I always see some variation of this idea even way back in 2006.

“Tremulous needs better graphics!”

I think its high-time we finally had a discussion on GrangerHub on why this comes up. What are “graphics”? Why do we need them to be improved in Tremulous? What does it take to make “good” graphics? Should we focus on them? Are they based on style or whats available in the renderer? Etc.

I highly suggest that before you reply with your own thoughts, to read Valve’s PDF on how they designed Team Fortress 2’s visuals to serve it’s gameplay:


In my opinion better graphics are not a huge deal. sure better graphics are nice but I dont feel its that big of a deal since it doesnt effect the gameplay too much.

Hendrich’s point is that before we improve the graphics of Tremulous, we need to define what it means to have better graphics for Tremulous. Simply making Trem’s graphics look more “realistic” may not only be unecessary, but actually get in the way of the game play. Game play should be our number one priority in the next version of trem (besides also having a client & a server that is non buggy and efficient to download/install/setup/use). So when we improvement of the graphics of trem should be done with the aim to add to the gameplay, or should not be done at all.

I’m against realistic style graphics. Take a look at Unvanquished. Looks so jerky and stiff, it’s like the human ice skating effect is very significant compared to in tremulous, and is comparable to the bricked character animations in Uberstrike (Don’t play this game, it’s a rip-off pay-to-win).
Alien feet also are small, animations need to be super fast.
I’ve tried modifying the human walk and run animation to synchronise with their default running/walk speed at g_speed = 320 ups and if you ask me, it’s like a toddler running around with their super fast legs.

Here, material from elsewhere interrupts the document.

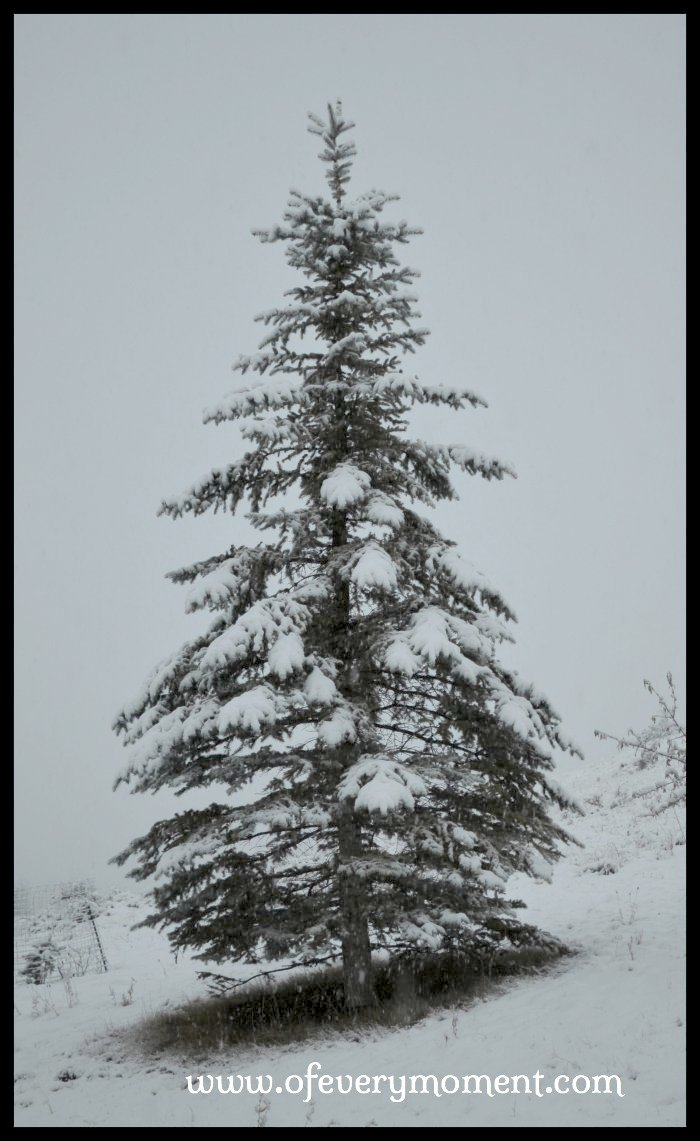 A snow covered tree in Montana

But not that bad.
But if you applied similar things to something like well, the Marauder, the Marauder’s animation would seem soo fast it doesn’t even look “efficient” since the leg movement arc isn’t that much.

We could try HD-models however who is going to take that effort?
We could try HD-character textures, sure, fine. Some people can do that easily by doubling the texture map resolution and adding noise to it.
But sounds, we better not fall into the same scenario that Tremulous 1.2 went in.\

My problem with this statement is that Unvanquished has made it clear that its in early alpha and most of it’s visual assets are subject to major overhauls at any time. I’ll reserve judgement on what Unvanquished artstyle is aiming for when the developers themselves nail down a concrete vision.

It’s important to explain what “realistic” means so we can better understand what this actually means and not confuse it with “unrealistic” artstyles. I think it would be helpful if you explained this term in your own words.

To me, “realisim” is when the art imitates (to the best of the developer’s ability) objects, maps, lighting and animations (etc) that we could see behave in the real world. I use “imitate” loosely because despite many games trying to push polygon counts and fancy rendering effects to make games look “realistic”, instead artists still employ stylistic techniques to make the game look “better” over trying to make it “photorealistic”. Example:

I think alot of people would look at this screenshot of Evolve (Alien team/survival FPS) and say it has a “realistic” artstyle, but we need to ask ourselves if this is truly the case. The lighting is certainly impressive and does try to behave like actual illumination, as well as the reaction it has against the Alien’s skin. However, noone would look at this and be tricked for even a second that this is “real” because if we look at the finer details, we see that the textures have a “painterly” look to them. The guns are oddly reflective, the grass seems flat, the right-sided alien vegetation use smart use of textures to give the impression that they have holes inside of them, chromatic aberration and haze are used in ways they would never appear in real life, you can see the proportions of the models are exaggerated, etc. There are things in this image that are clearly both stylized and “realistic” and the game tries to make good use of both in tandem so that the image you see would look impressive for a AAA shooter in 2015.

I wouldn’t call this “realistic” but rather “stylized realisim” like the kind you see done for big-budget movies and CGI trailers today. The reason I’m emphasizing the difference between “realistic” and “stylized realistic” artstyles is that the difference between what you can do in one compared to the other is significant.

One lets you get away with exaggerating models, gunfire, lighting, etc while trying to maintain some ground in how those visuals would react against more natural lightsouces, models, sprites, etc. “Realistic” artstyle would demand that despite the limitations of your renderer, art skills, time, etc you try to imitate the real world as best as you possibly can. A good example of this is Arma 3:

To summarize my whole spiel, my argument is this: artstyle can be nuanced and we don’t have to commit to making Tremulous only look “realistic” or “cartoony”. We can still have a game with realistic lighting, weighty animations and all the rendering whistles we want, but still have exaggerated models and stylized textures that will still look good even with all the settings cranked down.


We just gotta decide what exactly thats going to look like. One point you brought up is something I’d agree with:

ie. We’re going to need competent artists who are willing to balance issues like these out with the programmers.

Noone for now. :wink:

Well to be honest I like our current sarge model body proportions. Not quite cartoony but not quite realistic.